Romantic Period (1820–1910)

Program Music


Recall that program music was written to tell a story, create a picture, or express a specific idea. The concept of program music, while not new, was perfectly suited to the Romantic ideals of the period. Music compositions relating heroic feats, faraway lands, and bizarre or uncommon life experiences and human relationships became standard themes of many works during the era. Many of these pieces continue to be very popular and are frequently included in the recordings and standard repertoire of orchestras and recitalists.

Hector Berlioz


Hector Berlioz

Hector Berlioz

Berlioz was one of the first famous composers who didn't come from a musical family. He was expected to follow in his father's footsteps and become a doctor, but his interest in music quickly surpassed his interest in medicine. Berlioz was not a particularly talented performer on any instrument; furthermore, one of the only music-related jobs he ever held was music librarian at the Paris Conservatory. He would, however, compose music and then arrange concerts to perform his compositions. Berlioz only composed in large forms, writing nothing for soloists or chamber ensembles. He was also a music journalist and wrote a famous book on the rules and conventions of orchestration.
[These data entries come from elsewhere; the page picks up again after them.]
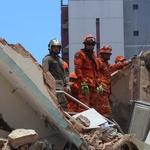 Photo of Prédio de 7 andares desaba em Fortaleza; uma pessoa morreu…
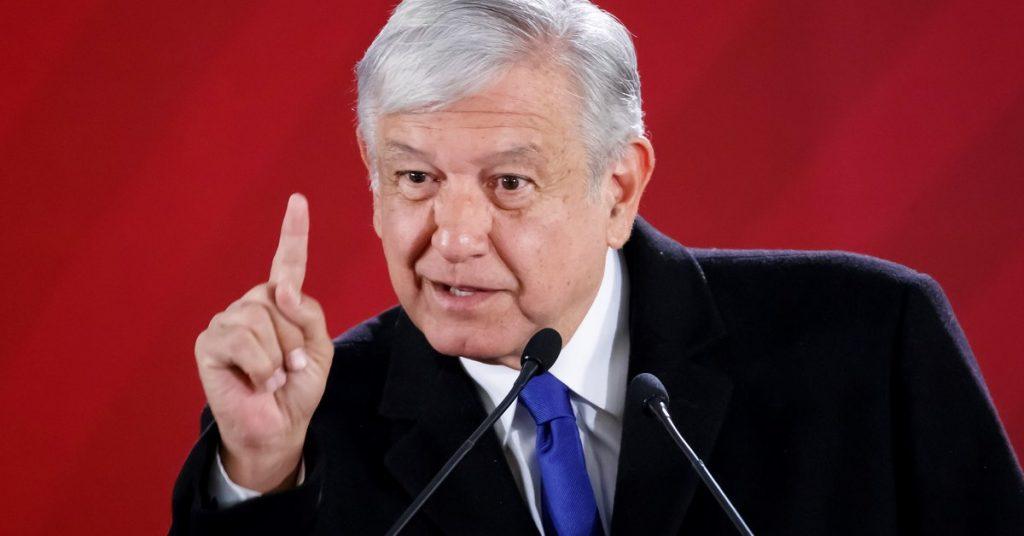 """""""Me pondré una máscara cuando no haya corrupción"""": López Obrador respondió de esta manera al PAN"""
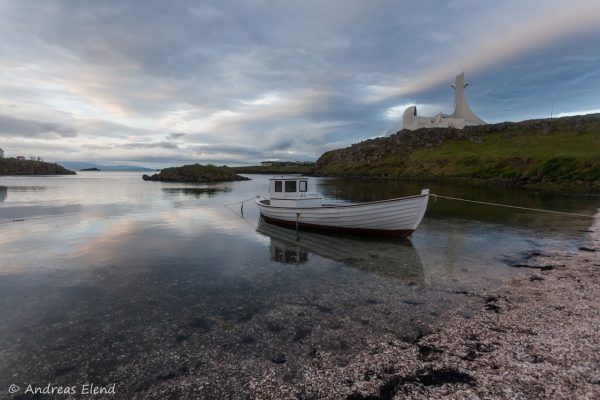 Boot und Kirche in Stykkishólmur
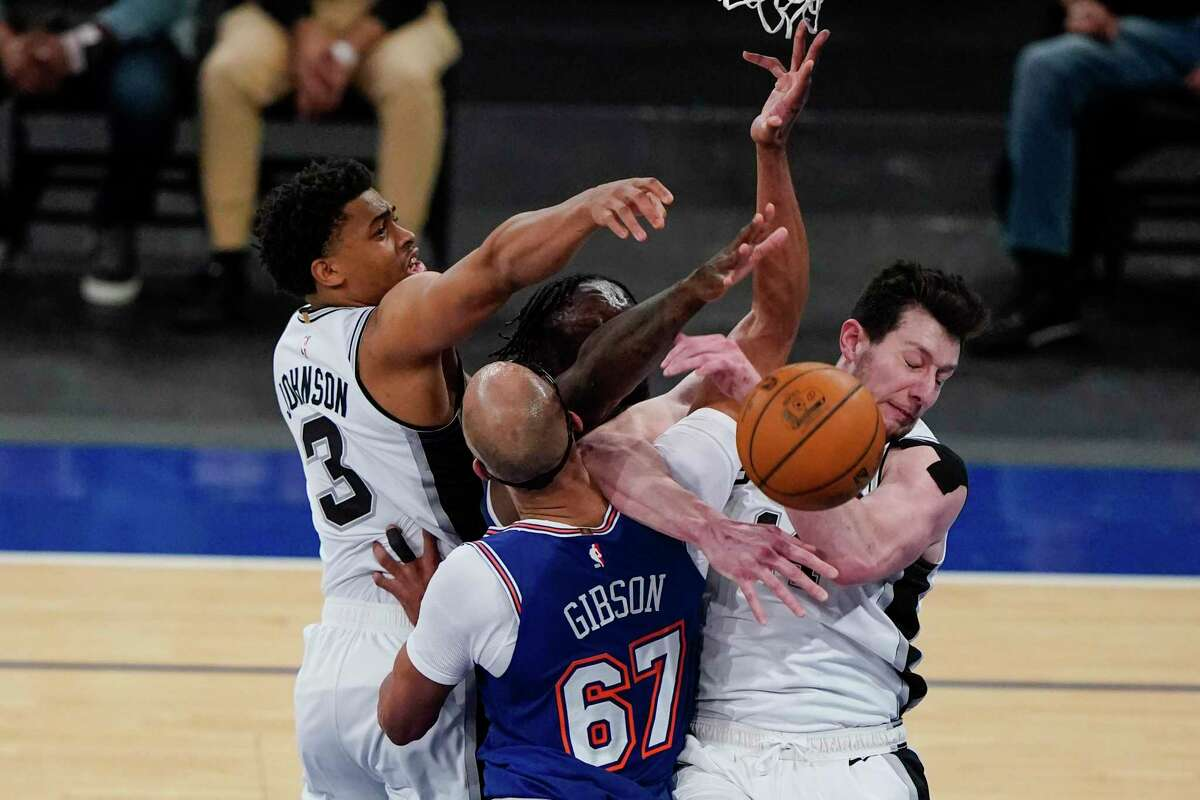 San Antonio Spurs' Drew Eubanks, right, fights for control of the ball with New York Knicks' Taj Gibson (67) during the second half of an NBA basketball game Thursday, May 13, 2021, in New York. (AP Photo/Frank Franklin II, Pool)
The Symphonie Fantastique (Fantastic Symphony) is the ultimate autobiographical Romantic program work. It represents five episodes in the life of a lovesick, obsessed musician who, to top things off, is under the influence of opium throughout. In true Romantic fashion, his love is unrequited; therefore, in a raging fit of jealousy, he kills his beloved. For this act, he is sentenced to be executed at the guillotine. "March to the Scaffold" represents this moment, complete with a sinister, gloomy, funeral procession, in the middle of which, the young artist has time to think one last time of his beloved, represented musically by an idée fixe.

Composer: Hector Berlioz

  • "Symphonie Fantastique, Op. 14: IV. March To The Scaffold"

The Virtuosos


In every age there have been virtuoso performers. Vivaldi and Bach were considered virtuosos in their time, as were Mozart and Beethoven in theirs. The standards and expectations of one time period are bested by the next, as competition compels musicians to outdo one another. During the 19th century, two remarkable musicians reached such a degree of mastery over their instruments that, to this day, their names are still synonymous with virtuosity: Niccolò Paganini and Franz Liszt.

Niccolò Paganini


Niccolo Paganini (1782-1840), c. 1819, by Jean Ingres (1780-1867)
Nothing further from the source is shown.